Étant donné le rythme effréné et l'ampleur des annonces de programmes et/ou de stratégies économiques qui se succèdent en Arabie saoudite, une approche plus modérée et équilibrée en matière de communication paraîtrait plus efficace pour attirer et rassurer les investisseurs internationaux.

Certes, la hausse des prix du pétrole pourra alimenter des contributions financières nécessaires à court terme pour crédibiliser ces programmes et initiatives économiques et accroître leur attrait auprès des investisseurs potentiels. Les prix actuels du Brent étant au-dessus de 85 dollars le baril, le FMI prévoyait que le niveau d’équilibre budgétaire de l'Arabie saoudite diminuera à 65,70 dollars/baril en 2022, contre 76,25 dollars en 2021.
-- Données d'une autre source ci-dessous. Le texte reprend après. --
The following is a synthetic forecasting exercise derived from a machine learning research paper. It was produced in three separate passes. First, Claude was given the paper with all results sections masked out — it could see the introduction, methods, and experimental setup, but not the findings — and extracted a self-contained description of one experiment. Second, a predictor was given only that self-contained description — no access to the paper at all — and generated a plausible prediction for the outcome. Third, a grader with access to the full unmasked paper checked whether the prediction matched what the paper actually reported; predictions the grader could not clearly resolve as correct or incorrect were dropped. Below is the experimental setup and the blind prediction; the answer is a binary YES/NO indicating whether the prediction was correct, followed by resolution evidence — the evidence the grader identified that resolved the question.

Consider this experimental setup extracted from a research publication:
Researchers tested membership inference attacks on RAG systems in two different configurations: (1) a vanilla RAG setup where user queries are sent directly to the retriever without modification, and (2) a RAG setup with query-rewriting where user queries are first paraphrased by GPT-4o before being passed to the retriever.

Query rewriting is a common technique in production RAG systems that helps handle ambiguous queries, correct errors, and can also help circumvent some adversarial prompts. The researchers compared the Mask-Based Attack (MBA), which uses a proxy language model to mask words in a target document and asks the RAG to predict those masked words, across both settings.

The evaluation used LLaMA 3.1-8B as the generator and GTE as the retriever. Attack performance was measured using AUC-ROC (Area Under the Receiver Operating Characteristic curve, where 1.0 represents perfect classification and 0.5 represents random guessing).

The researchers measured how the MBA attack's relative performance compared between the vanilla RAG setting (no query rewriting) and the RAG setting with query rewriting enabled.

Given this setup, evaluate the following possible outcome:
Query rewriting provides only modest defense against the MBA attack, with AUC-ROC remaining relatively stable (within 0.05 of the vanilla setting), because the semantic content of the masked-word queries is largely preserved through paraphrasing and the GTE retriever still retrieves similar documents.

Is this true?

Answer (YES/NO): NO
Nonobstant, il est utile de rappeler que ce type de stratégie d’attractivité d’investissement ne fonctionne pas dans un système fermé, mais est plutôt lié aux forces régionales et mondiales. Les États arabes du Golfe voisins – les Émirats arabes unis en particulier – ont également lancé des initiatives concurrentes pour attirer les investisseurs étrangers et les entreprises mondiales, la concurrence régionale pour les flux commerciaux et d'investissement s'intensifie.

En outre, l’attractivité économique de l’Arabie saoudite ne dépendra pas uniquement des grands projets proposés et de la taille des budgets alloués, mais également de sa faculté à poursuivre les réformes de l’environnement des affaires où des marges de progression restent attendues par les investisseurs.